Prioritize metro DCI and AI corridors

Target the top ten metro clusters and inter-regional corridors where AI workloads concentrate, and pre-provision spectrum and 400G/800G wavelengths tied to enterprise and cloud demand signals. Use flexible term plans and usage-based tiers to hedge traffic uncertainty, and design for fast turn-up using standardized service templates.

Automate for SLA assurance

Deploy multi-layer path computation and traffic engineering (e.g., SR-MPLS/SRv6 TE) integrated with optical controllers and a PCE for deterministic latency and protection. Implement service automation via MEF LSO APIs and align with TM Forum Autonomous Networks practices for closed-loop assurance. Expose performance telemetry via portals and APIs so enterprises and cloud partners can embed transport metrics into AI workload orchestration.
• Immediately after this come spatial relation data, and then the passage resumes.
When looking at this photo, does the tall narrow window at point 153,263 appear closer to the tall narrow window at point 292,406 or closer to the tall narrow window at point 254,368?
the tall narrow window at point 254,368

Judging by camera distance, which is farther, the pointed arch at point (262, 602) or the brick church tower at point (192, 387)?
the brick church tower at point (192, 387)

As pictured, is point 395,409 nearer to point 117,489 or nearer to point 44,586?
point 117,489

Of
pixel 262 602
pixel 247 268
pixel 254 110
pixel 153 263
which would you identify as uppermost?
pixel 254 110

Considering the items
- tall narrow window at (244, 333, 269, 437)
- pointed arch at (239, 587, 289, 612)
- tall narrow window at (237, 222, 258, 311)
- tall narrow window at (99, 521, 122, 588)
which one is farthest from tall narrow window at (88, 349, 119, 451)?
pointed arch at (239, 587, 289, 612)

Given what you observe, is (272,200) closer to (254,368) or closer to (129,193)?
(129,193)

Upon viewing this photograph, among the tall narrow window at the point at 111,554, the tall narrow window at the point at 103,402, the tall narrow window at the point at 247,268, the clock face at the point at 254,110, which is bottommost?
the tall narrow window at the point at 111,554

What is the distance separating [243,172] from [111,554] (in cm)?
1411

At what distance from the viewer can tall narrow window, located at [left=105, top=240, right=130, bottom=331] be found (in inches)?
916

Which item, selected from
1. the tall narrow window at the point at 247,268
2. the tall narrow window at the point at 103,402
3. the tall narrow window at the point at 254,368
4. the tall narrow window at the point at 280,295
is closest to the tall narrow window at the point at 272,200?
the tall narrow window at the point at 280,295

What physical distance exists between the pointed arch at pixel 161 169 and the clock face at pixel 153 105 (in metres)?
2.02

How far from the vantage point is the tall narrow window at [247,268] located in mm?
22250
Align the go-to-market with vertical needs

Package managed wavelengths with cloud interconnect, encryption, and edge colocation as AI-ready connectivity, tailored to regulated verticals. Offer rapid trial-to-production pathways, including short-duration high-capacity bursts for training runs, and co-sell with integrators and GPU/AI infrastructure partners. Consider NaaS commercial models to reduce upfront commitments while protecting margins with clear SLA tiers.

What to Watch: Optics Roadmap, Standards, and Constraints

Technology roadmaps and policy headwinds will influence timing and economics for AI-era transport.
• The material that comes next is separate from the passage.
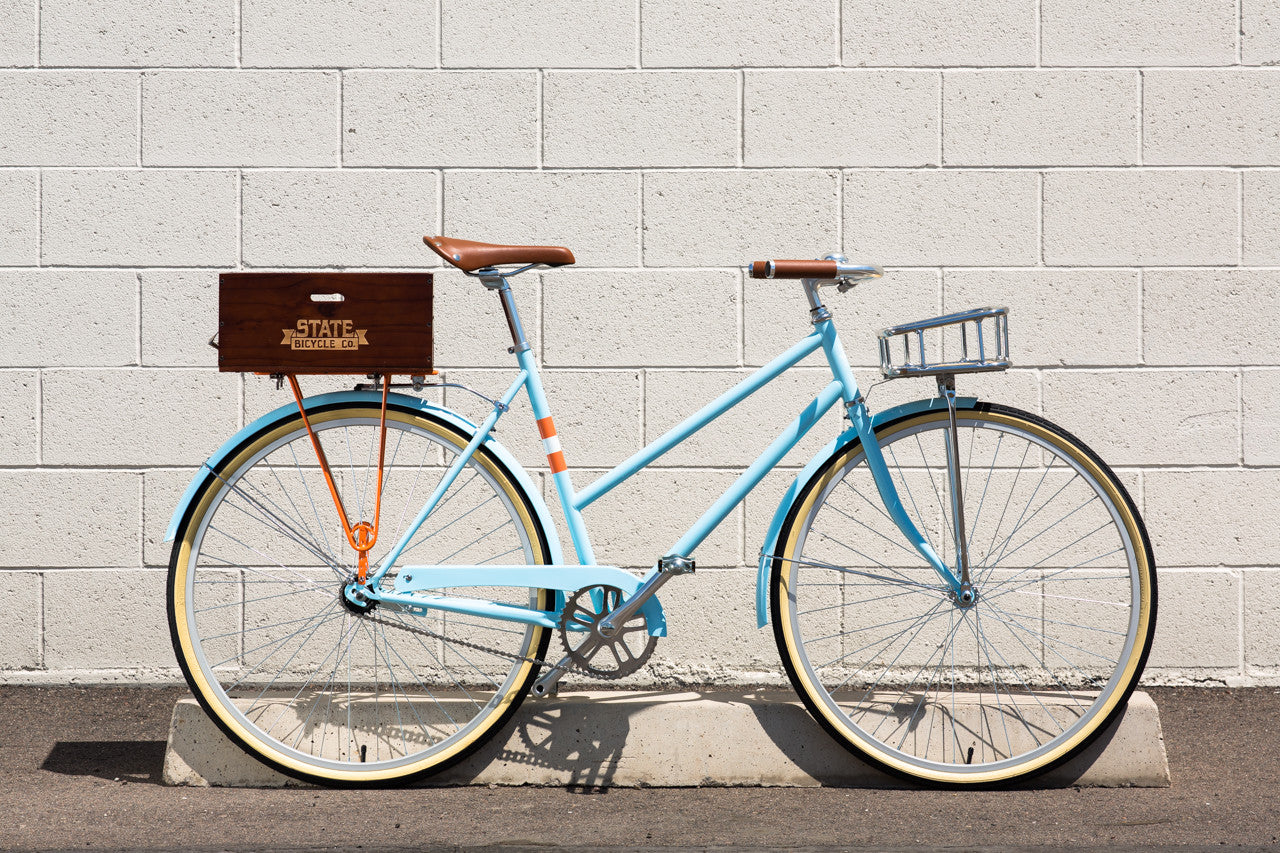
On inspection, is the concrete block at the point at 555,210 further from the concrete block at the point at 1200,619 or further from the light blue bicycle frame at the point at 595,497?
the concrete block at the point at 1200,619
Coherent optics and pluggable evolution

Expect broader availability of 800G coherent solutions and early steps toward 1.2T1.6T wavelengths, alongside ongoing work in OIF and OpenZR+ communities on higher-rate pluggables. Supply chain and power envelopes for high-speed optics will be critical to plan cycles and operational budgets.

Data center architectures spilling into transport

As AI fabrics push to 800G and beyond inside data centers, DCI requirements for loss, jitter, and latency will tighten, increasing the value of integrated optical IP planning and segment routing. Look for closer alignment between cloud routing policies and carrier transport SLAs, including traffic class differentiation for training versus inference.
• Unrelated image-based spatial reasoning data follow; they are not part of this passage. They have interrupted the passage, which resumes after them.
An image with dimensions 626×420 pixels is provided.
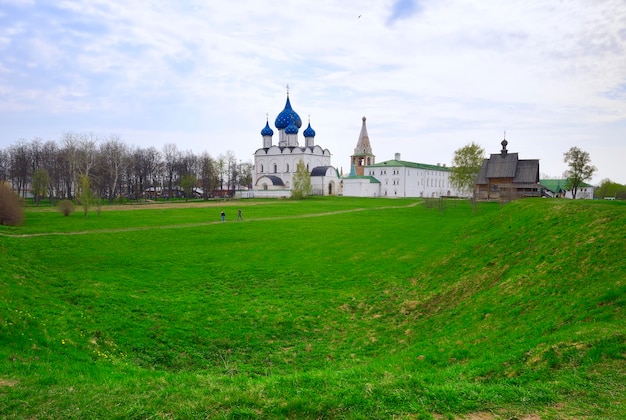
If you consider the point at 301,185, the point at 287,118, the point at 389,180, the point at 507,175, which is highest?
the point at 287,118

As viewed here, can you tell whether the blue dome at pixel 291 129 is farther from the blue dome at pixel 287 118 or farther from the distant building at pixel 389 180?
Result: the distant building at pixel 389 180

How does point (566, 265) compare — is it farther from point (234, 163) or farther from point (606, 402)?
point (234, 163)

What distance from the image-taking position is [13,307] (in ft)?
33.3

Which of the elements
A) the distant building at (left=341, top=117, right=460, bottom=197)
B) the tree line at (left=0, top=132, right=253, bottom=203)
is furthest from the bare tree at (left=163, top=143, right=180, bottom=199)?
the distant building at (left=341, top=117, right=460, bottom=197)

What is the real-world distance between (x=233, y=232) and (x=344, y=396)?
78.1 ft

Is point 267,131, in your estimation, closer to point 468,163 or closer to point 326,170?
point 326,170

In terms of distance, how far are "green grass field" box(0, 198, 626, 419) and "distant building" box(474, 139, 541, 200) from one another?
28592 millimetres

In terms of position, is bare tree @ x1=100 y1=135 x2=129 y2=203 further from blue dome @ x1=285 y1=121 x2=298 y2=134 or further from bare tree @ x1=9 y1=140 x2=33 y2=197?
blue dome @ x1=285 y1=121 x2=298 y2=134

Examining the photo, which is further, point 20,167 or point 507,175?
point 20,167

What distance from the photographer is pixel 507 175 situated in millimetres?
49281

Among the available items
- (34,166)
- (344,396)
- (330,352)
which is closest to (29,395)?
(344,396)

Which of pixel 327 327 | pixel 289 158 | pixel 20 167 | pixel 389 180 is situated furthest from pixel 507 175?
pixel 20 167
Sustainability, spectrum, and permitting

Energy per bit targets and site power constraints will shape platform choices, while fiber scarcity and permitting lead times may limit dark fiber options in some markets. Maximizing existing spectrum with better modulation, C+L band, and automation will often deliver faster ROI than greenfield builds.

The bottom line: AI traffic is arriving faster than many transport networks can accommodate, and CSPs that pair coherent upgrades with automation and enterprise-focused offers will be best positioned to capture growth while keeping unit economics in check.